English
The English curriculum at Sea Crest School includes the instruction of reading and writing with the supporting skills of grammar, punctuation, spelling, handwriting and speaking. Keeping our core beliefs in these areas in mind, our program emphasizes the development of skills necessary for clear communication while discovering the joy of fine literature and satisfaction of creatively expressing one's thoughts in writing and speech.
Reading
- Reading is a process of “making meaning,” not decoding.
- Reading should happen daily.
- Reading should be enjoyable.
- Reading is holistic (Language Learning + Understanding).
- Reading is connected to writing.
- Children need to be read to on a regular basis for pure enjoyment and to experience expressive/fluent reading.
- Reading is personal.
- Reading should reflect the appropriate level and interests of the student (Just-Right Books); students need to feel successful as readers.
- Choice fosters a love of reading.
- Readers need to be able to reflect on their own progress/process.
- Readers read for many different purposes.
- Reading for information requires a different set of skills and strategies.
- Reading instruction should teach towards independence (Introduce/Model/Guided Practice/Independence).
Writing
- Everyone is a writer.
- Writing is a tool for thinking.
- Writing grows out of many different purposes.
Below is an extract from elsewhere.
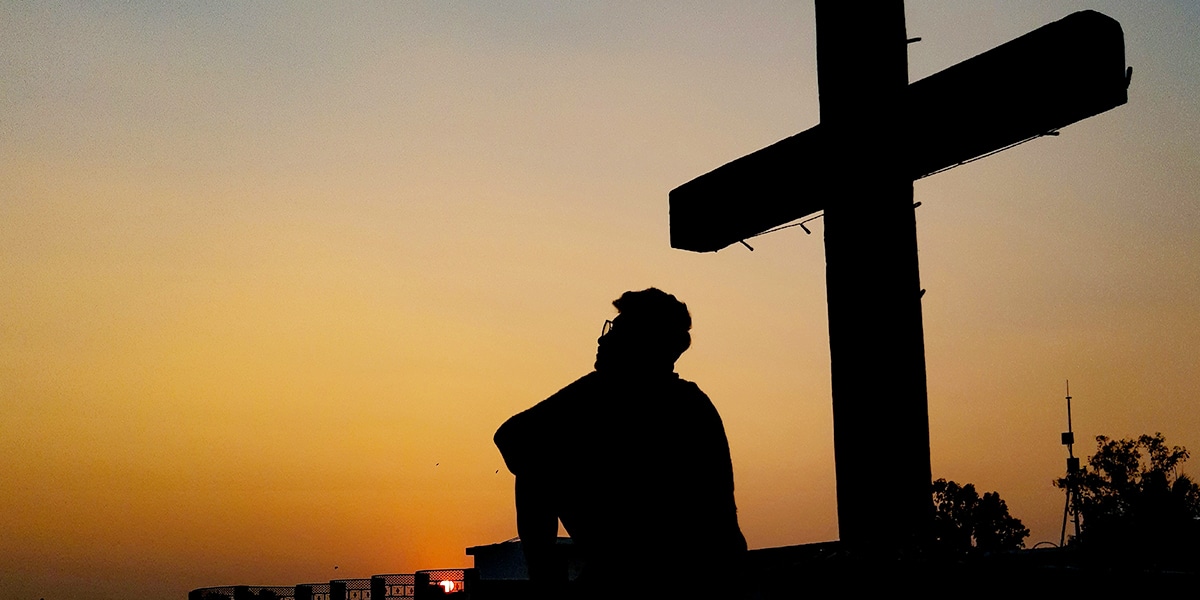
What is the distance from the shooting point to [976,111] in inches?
118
Writing is purposeful.
- Writing is a complex process.
- Writing, Reading, and Speaking are related skills (interconnected).
- Writing development is on a continuum.
- Conventions of finished and edited texts are important to readers and therefore to writers.
- Writing is a form of individual expression (students need to be allowed to find their own voices).
- Writing should happen daily for many purposes across disciplines.
- Writing instruction should build towards independence (teacher as coach, not dictator).
- Writers need strong modeling of both process and product (immersion in genre-specific mentor texts).
- Instruction during the immersion phase needs to be explicit to make the most of mentor texts. (What makes this piece effective? What lesson can you take away from this mentor and apply to your own writing?)
- Mini-lessons and student conferences provide teachers with the opportunities to “coach” students through the writing process.